Son yıllarda "iklim anksiyetesi" kavramı, giderek daha fazla tartışılan bir konu haline gelmiştir. Bu terim, yaklaşan çevresel yıkımdan duyulan endişe ve korkuyu tanımlamak için kullanılır. Yapılan araştırmalar, iklim anksiyetesinin beyin üzerindeki etkilerini incelemeye başlamış ve bu durumun beyinde ölçülebilir değişikliklere yol açabileceğini göstermiştir. Örneğin, Michigan Üniversitesi'nde yapılan bir çalışmada, iklim değişikliği hakkında daha yüksek seviyede anksiyete bildiren kişilerin beyin yapılarında ve fonksiyonlarında belirgin farklılıklar gözlemlenmiştir.
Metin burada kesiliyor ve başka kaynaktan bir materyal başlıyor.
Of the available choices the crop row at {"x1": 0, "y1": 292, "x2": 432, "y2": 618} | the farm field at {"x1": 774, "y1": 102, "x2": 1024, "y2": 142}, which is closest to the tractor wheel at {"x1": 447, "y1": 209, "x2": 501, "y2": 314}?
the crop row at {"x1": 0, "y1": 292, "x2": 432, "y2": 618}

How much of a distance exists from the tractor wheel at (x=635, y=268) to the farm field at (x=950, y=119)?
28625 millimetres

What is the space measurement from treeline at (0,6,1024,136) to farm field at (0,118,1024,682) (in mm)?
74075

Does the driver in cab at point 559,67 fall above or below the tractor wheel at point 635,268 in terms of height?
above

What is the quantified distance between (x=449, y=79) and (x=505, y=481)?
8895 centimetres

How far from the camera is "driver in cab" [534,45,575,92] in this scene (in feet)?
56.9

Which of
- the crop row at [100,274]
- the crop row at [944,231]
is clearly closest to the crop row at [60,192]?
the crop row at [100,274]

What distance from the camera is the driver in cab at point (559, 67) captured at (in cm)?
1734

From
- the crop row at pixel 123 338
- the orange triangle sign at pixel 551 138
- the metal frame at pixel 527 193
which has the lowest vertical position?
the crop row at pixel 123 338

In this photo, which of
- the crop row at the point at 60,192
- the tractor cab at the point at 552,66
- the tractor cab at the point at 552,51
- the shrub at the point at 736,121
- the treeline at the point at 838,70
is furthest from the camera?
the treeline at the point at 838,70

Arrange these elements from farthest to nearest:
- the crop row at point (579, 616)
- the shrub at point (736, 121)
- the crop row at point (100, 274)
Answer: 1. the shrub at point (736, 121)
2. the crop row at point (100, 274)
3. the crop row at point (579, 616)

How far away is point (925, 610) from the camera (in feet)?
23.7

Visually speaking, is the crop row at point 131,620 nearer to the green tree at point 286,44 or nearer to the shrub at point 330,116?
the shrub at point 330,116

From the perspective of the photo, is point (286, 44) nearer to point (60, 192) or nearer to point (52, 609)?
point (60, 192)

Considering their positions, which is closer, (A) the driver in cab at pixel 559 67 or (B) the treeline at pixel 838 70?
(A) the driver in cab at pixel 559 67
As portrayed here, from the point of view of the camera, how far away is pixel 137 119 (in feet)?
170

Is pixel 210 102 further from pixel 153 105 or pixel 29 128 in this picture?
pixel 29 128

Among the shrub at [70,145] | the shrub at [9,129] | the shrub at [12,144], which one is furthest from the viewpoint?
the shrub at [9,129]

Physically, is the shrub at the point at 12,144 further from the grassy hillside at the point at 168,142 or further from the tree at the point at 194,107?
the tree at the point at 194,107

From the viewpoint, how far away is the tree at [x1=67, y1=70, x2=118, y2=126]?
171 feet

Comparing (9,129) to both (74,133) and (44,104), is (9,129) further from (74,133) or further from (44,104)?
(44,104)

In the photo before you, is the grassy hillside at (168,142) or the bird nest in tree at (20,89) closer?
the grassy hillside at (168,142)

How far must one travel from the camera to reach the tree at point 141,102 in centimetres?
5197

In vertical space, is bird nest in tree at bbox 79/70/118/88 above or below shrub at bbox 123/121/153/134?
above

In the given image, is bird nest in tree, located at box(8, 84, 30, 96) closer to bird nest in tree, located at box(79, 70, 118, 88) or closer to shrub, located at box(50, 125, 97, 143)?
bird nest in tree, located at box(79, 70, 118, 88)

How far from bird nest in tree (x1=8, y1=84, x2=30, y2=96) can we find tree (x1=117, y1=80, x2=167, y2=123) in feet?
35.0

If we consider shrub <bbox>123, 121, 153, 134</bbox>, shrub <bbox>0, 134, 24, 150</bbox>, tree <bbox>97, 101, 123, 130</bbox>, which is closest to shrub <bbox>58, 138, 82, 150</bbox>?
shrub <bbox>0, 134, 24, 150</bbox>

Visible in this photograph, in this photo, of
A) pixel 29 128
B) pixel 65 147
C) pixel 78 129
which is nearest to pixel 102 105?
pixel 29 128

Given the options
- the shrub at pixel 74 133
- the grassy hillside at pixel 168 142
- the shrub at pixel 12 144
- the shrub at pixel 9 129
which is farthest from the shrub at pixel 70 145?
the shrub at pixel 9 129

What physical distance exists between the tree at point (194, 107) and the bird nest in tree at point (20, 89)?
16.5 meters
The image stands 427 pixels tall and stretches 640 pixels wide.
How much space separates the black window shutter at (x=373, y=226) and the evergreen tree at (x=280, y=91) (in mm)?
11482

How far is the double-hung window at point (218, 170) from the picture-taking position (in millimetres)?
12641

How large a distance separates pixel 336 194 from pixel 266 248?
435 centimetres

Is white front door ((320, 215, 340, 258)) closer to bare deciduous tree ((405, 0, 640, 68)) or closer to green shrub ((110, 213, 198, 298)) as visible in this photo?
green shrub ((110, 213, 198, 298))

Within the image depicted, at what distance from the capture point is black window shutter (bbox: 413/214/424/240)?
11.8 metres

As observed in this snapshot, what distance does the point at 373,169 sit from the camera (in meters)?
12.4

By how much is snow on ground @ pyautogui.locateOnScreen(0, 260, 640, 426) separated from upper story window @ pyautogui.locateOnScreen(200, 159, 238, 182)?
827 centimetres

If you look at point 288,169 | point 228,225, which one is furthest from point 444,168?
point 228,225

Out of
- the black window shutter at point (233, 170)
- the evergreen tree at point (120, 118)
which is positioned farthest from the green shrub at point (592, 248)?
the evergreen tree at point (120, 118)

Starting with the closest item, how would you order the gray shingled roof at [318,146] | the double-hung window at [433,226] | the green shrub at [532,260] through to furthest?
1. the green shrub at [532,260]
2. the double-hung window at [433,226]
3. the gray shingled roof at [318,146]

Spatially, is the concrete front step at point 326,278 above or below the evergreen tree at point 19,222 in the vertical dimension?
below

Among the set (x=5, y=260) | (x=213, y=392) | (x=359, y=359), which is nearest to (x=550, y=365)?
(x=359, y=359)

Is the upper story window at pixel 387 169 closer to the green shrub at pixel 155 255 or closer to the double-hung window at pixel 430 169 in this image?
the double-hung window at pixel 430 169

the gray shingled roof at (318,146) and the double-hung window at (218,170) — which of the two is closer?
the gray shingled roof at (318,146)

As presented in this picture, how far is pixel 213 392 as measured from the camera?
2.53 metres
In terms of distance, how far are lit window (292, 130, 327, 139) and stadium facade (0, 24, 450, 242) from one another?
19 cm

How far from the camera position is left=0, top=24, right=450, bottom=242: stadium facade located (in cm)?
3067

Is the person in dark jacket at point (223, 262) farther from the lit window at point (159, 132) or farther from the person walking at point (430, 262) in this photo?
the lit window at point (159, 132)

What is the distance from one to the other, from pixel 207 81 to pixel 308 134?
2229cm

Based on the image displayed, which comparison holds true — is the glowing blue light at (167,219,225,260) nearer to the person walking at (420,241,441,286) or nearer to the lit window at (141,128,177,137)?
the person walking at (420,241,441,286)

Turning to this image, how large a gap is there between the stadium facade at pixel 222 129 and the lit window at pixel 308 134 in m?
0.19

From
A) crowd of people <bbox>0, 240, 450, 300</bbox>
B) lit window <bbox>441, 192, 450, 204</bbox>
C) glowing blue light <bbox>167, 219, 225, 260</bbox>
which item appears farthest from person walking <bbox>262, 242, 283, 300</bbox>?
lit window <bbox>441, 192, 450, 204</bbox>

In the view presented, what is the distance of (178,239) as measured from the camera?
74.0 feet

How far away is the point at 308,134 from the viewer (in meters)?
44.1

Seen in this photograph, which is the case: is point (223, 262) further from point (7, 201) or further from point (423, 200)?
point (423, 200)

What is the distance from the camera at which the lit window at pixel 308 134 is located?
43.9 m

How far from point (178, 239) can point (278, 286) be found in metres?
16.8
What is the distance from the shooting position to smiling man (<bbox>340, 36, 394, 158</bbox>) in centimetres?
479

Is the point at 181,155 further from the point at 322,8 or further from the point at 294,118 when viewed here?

Bu farklılıklar, iklim anksiyetesi olan bireylerin tehdit algılama sistemlerinin daha hassas olduğunu ve çevresel tehlikelere karşı daha duyarlı olduklarını göstermektedir. Bu durum, iklim anksiyetesi olan bireylerin gelecekteki tehditlere karşı daha hazırlıklı olabilecekleri gibi, aynı zamanda bu tehditler karşısında daha fazla strese maruz kalabilecekleri anlamına gelir.

İç dünyamızı da şekillendiriyor

Küresel ısınmanın insan beyni üzerindeki etkileri, sadece çevresel değişikliklerle sınırlı kalmamakta, aynı zamanda zihinsel sağlık üzerinde de derin etkiler yaratmaktadır. Clayton Page Aldern'in "The Melting Brain" başlıklı makalesinde ele aldığı bu konu, iklim değişikliğinin insan sağlığı üzerindeki kapsamlı etkilerini daha iyi anlamamıza yardımcı olmaktadır. Bu bağlamda, çevresel değişikliklerin zihin sağlığı üzerindeki etkilerini daha iyi anlamak ve bu etkileri en aza indirmek için daha fazla araştırmaya ihtiyaç duyulmaktadır. İklim değişikliğinin sadece dış dünyamızı değil, iç dünyamızı da şekillendirdiği gerçeği, bu krizin ne kadar derin ve kapsamlı olduğunu bir kez daha gözler önüne sermektedir.